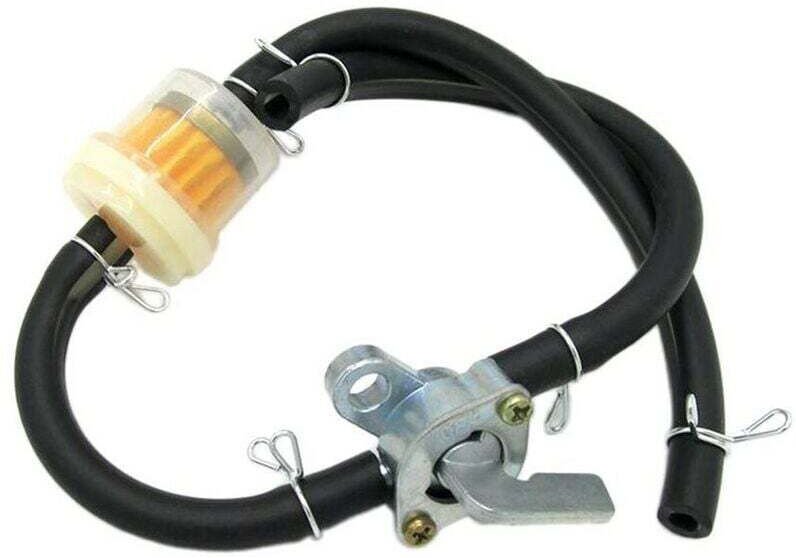Linghhang - 50CC-150CC atv Allrad-Motorrad-Kraftstoff-Benzinfilter und schwarze Benzinleitung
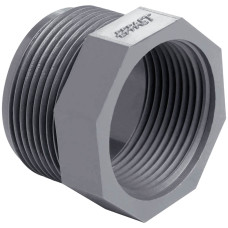 Втулка-футорка ПВХ Effast RERRCE110I коротка, різьбова 4"x3" фото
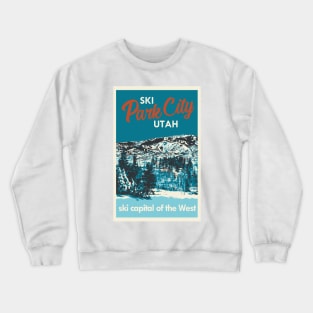 Vintage Park City Utah Ski Poster Crewneck Sweatshirt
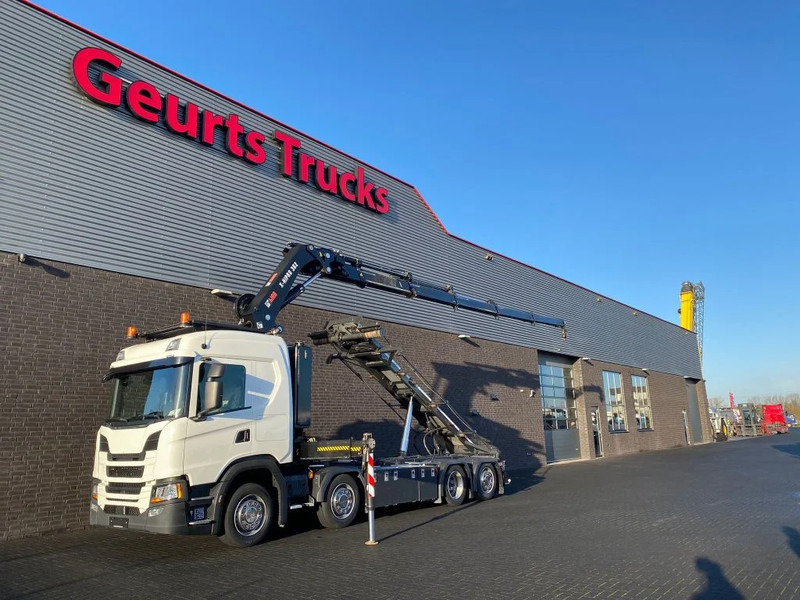Scania G500 NGS 8X2 MET 3 ZIJDIGE KABELSYSTEEM + HIAB 362 EP-5 KRAAN/KRAN/CRANE/GRUA - Sunkvežimis - kabelių sistema, Sunkvežimis su kranu: foto 2 Scania G500 NGS 8X2 MET 3 ZIJDIGE KABELSYSTEEM + HIAB 362 EP-5 KRAAN/KRAN/CRANE/GRUA - Sunkvežimis - kabelių sistema, Sunkvežimis su kranu: foto 2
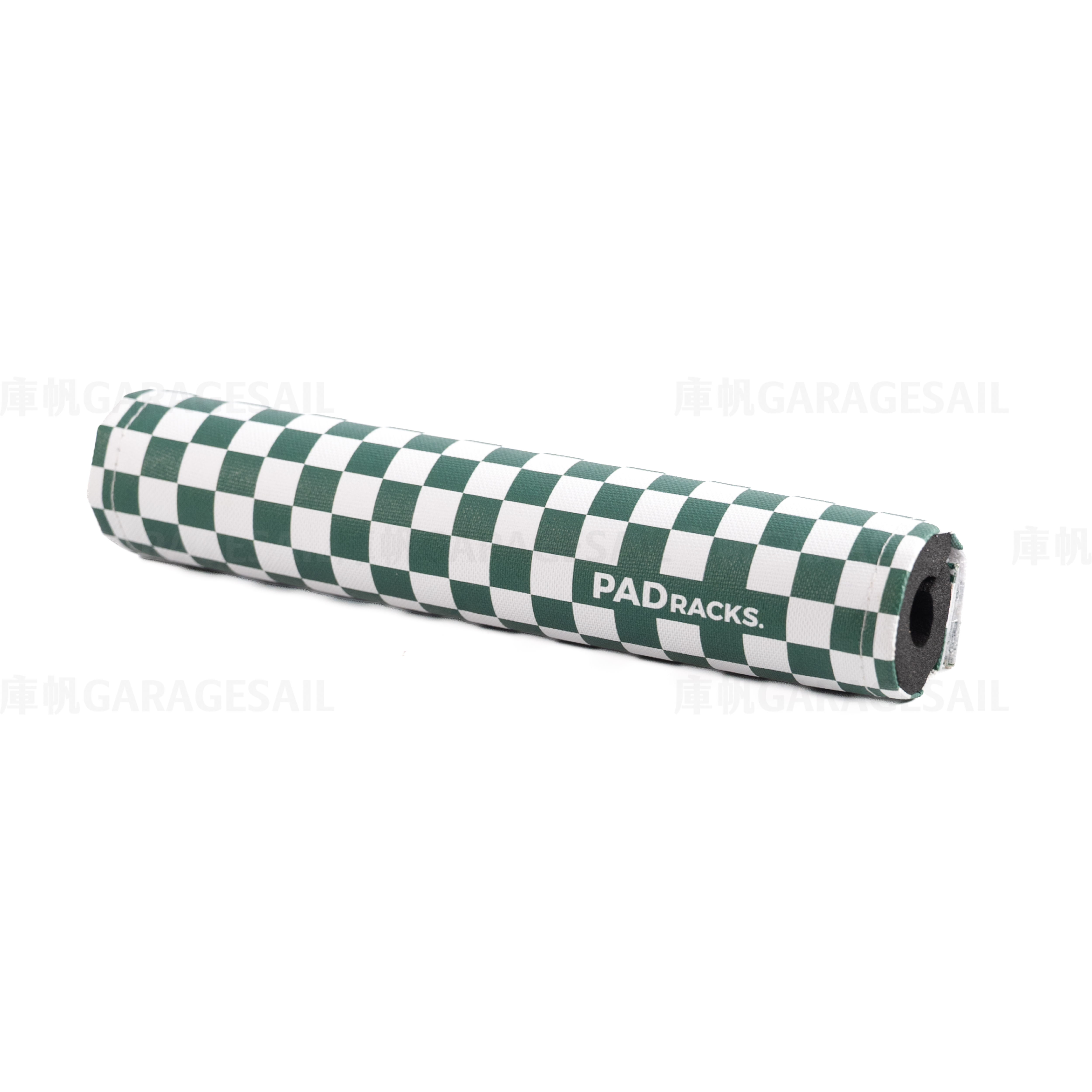 PADracks Moto Bar Pad Checkers - White/Green Check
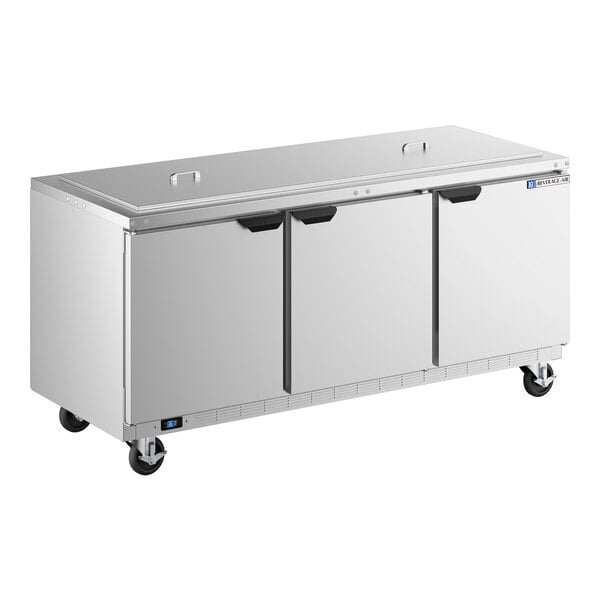 Scratch and Dent Beverage-Air SPE72HC-S 72" Stainless Steel Refrigerated Salad Bar / Cold Food Table
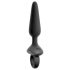 ANOS - plug anale vibrante con manico - silicone nero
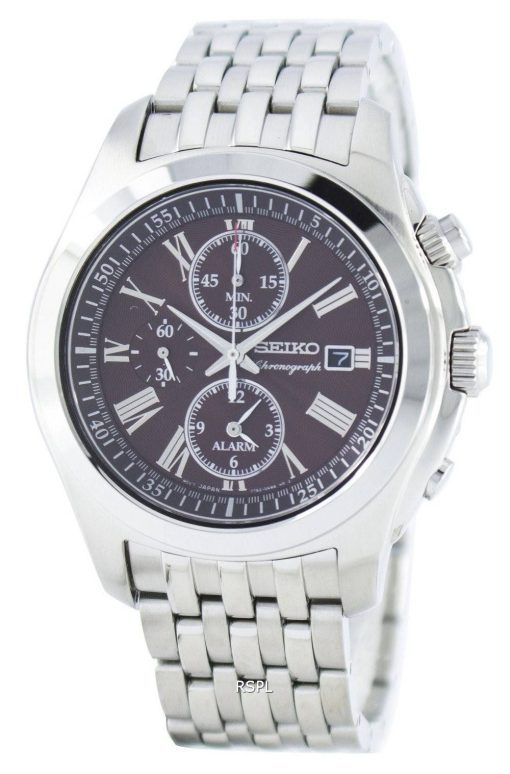 Montre Seiko Quartz alarme chronographe SNAE51 SNAE51P1 SNAE51P hommes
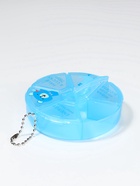 Таблетница, с цепочкой, d=8×2 см, 6 секций, голубая - Фото 2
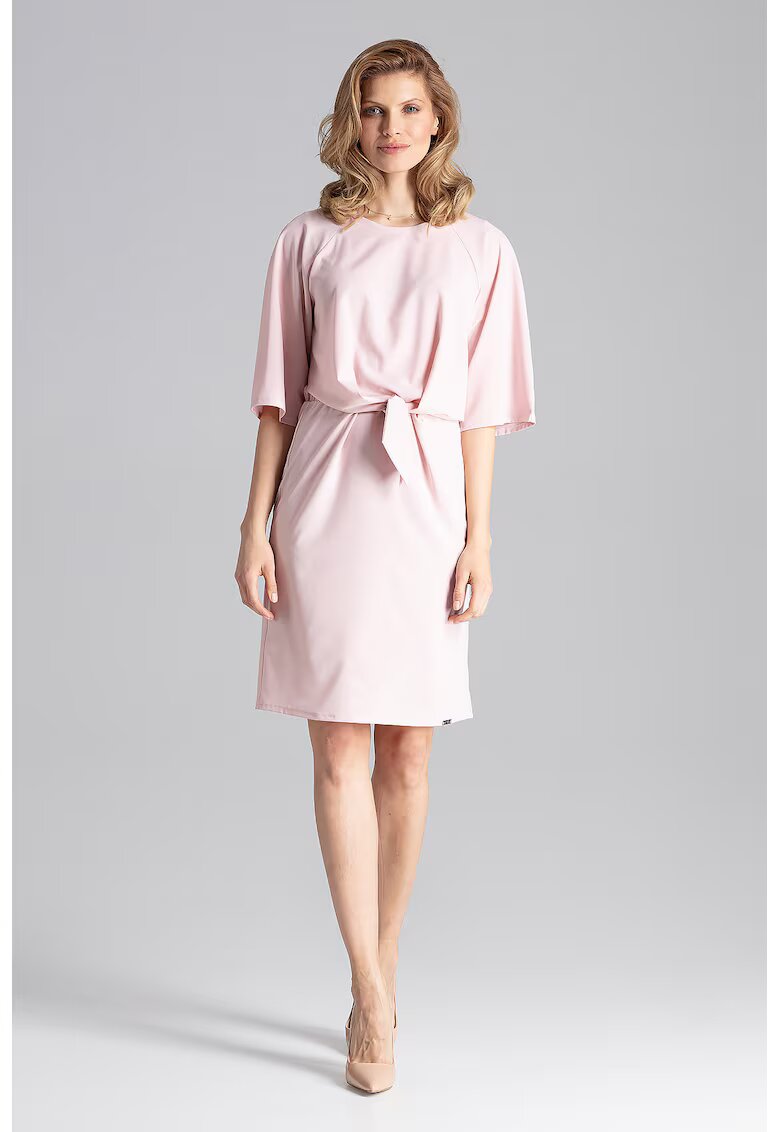 Figl Rochie - design modern - roz - vara - poliester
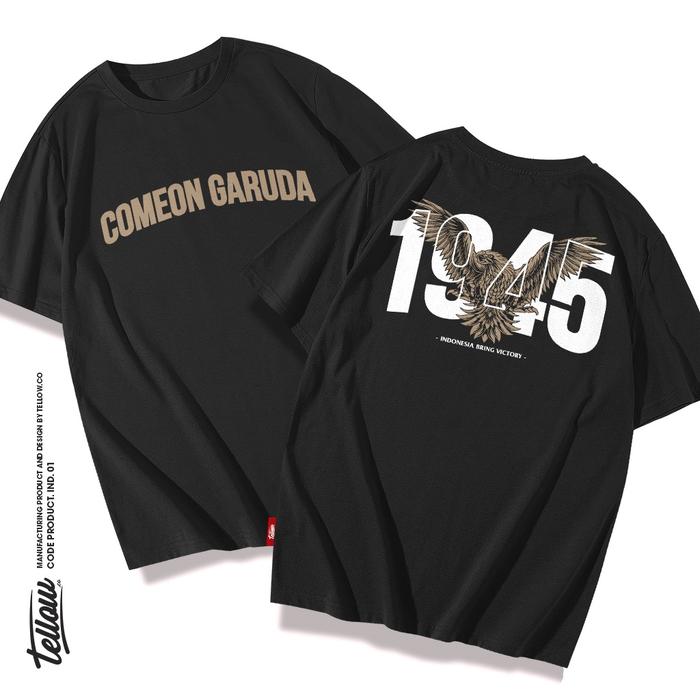 Gambar Tshirt Kaos Suporter Sepak Bola Timnas Indonesia Ultras Garuda 1945 - IND. 01, M dari Diwansa. undefined Tokopedia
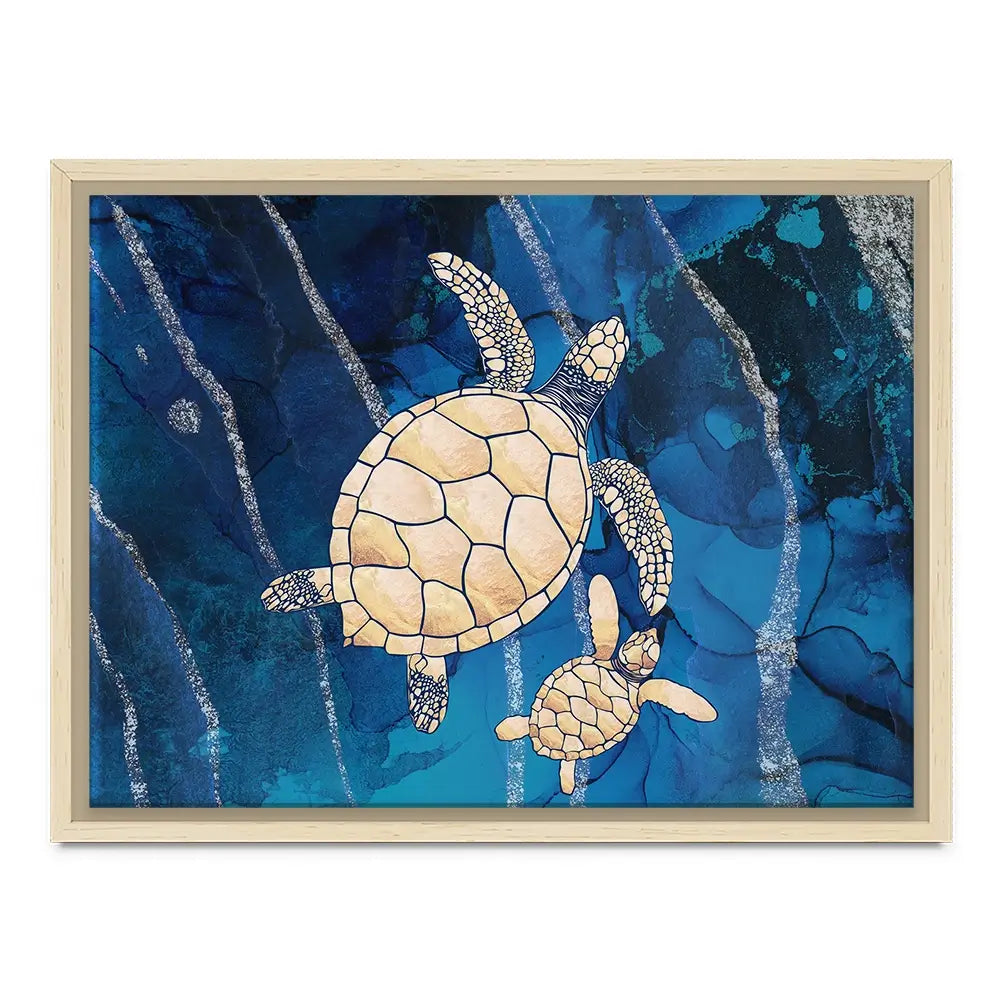 Swimming Turtles Canvas Print Swimming Turtles Canvas Print wall art product Sarah Manovski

== TASK TO CARRY OUT ==
For this exercise, please set down exactly the lines of the listing above from the line with "foto 2 Scania" up to and including the line with "Scratch and Dent", and no pictures.

== RESPONSE TO THIS EXERCISE ==
Scania G500 NGS 8X2 MET 3 ZIJDIGE KABELSYSTEEM + HIAB 362 EP-5 KRAAN/KRAN/CRANE/GRUA - Sunkvežimis - kabelių sistema, Sunkvežimis su kranu: foto 2 Scania G500 NGS 8X2 MET 3 ZIJDIGE KABELSYSTEEM + HIAB 362 EP-5 KRAAN/KRAN/CRANE/GRUA - Sunkvežimis - kabelių sistema, Sunkvežimis su kranu: foto 2
 PADracks Moto Bar Pad Checkers - White/Green Check
 Scratch and Dent Beverage-Air SPE72HC-S 72" Stainless Steel Refrigerated Salad Bar / Cold Food Table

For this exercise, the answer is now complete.